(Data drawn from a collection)
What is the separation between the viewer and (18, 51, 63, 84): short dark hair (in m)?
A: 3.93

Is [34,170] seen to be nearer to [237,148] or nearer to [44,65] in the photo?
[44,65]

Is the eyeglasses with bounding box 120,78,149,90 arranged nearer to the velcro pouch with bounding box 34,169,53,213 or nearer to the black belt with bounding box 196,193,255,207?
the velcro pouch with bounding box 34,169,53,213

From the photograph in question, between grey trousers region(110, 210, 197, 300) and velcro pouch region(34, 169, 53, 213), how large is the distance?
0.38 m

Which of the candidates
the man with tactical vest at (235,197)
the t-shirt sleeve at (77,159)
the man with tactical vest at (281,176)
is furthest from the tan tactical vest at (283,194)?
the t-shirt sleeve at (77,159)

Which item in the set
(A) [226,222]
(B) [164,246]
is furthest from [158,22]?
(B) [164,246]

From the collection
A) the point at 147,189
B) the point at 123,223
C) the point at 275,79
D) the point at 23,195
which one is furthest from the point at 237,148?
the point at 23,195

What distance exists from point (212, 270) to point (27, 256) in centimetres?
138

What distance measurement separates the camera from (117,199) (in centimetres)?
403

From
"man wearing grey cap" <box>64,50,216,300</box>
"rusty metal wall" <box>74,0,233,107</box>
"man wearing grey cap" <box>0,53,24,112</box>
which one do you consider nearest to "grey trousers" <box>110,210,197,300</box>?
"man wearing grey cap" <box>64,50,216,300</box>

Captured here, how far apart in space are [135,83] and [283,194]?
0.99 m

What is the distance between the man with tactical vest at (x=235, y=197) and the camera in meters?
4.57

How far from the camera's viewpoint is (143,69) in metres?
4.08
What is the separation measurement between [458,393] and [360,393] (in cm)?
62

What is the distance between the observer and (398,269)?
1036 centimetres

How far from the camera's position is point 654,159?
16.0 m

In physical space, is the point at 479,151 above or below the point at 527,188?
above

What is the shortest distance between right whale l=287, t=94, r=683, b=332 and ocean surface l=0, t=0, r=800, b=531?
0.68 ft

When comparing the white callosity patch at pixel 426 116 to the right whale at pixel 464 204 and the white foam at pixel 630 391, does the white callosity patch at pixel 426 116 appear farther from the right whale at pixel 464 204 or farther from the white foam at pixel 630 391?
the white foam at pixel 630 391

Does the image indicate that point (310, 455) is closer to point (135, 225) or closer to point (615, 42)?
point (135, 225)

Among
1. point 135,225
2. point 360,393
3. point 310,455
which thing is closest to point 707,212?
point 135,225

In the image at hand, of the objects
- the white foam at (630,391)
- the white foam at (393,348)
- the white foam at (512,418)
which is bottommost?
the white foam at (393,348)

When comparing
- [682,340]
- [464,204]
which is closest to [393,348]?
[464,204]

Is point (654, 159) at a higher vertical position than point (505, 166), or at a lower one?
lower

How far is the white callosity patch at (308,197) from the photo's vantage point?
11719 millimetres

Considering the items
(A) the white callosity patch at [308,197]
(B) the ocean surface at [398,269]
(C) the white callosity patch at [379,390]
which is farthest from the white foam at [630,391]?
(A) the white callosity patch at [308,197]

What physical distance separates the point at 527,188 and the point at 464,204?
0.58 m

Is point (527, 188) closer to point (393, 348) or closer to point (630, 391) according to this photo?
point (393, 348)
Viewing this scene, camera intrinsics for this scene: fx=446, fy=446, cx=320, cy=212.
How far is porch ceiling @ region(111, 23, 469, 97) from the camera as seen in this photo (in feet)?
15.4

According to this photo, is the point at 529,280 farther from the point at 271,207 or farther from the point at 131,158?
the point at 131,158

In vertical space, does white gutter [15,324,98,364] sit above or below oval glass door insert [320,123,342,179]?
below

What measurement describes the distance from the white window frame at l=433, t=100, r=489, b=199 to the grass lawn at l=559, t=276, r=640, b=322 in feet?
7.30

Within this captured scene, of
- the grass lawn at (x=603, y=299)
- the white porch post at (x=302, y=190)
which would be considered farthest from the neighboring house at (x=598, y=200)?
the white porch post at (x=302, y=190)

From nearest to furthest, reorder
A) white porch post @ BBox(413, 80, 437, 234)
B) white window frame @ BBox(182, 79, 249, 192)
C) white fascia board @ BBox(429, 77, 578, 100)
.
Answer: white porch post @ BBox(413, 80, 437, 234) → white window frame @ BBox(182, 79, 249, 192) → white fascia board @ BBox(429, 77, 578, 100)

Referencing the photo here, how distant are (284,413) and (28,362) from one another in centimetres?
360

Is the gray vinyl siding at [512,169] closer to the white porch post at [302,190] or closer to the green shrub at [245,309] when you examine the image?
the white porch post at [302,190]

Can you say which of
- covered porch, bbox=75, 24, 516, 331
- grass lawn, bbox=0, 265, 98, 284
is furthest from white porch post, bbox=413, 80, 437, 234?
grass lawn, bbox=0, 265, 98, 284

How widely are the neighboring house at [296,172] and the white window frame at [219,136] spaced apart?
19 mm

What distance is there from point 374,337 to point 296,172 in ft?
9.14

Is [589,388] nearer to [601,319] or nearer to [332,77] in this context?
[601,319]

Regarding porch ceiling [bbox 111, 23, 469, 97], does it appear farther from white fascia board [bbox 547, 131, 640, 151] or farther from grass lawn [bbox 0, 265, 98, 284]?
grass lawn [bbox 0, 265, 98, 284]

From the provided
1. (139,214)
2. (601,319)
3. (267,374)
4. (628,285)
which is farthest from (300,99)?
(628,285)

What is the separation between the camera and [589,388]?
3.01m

### TASK REQUIREMENTS
Report how many lines of the records contain the string "callosity". Give only the number.

### RESULT
5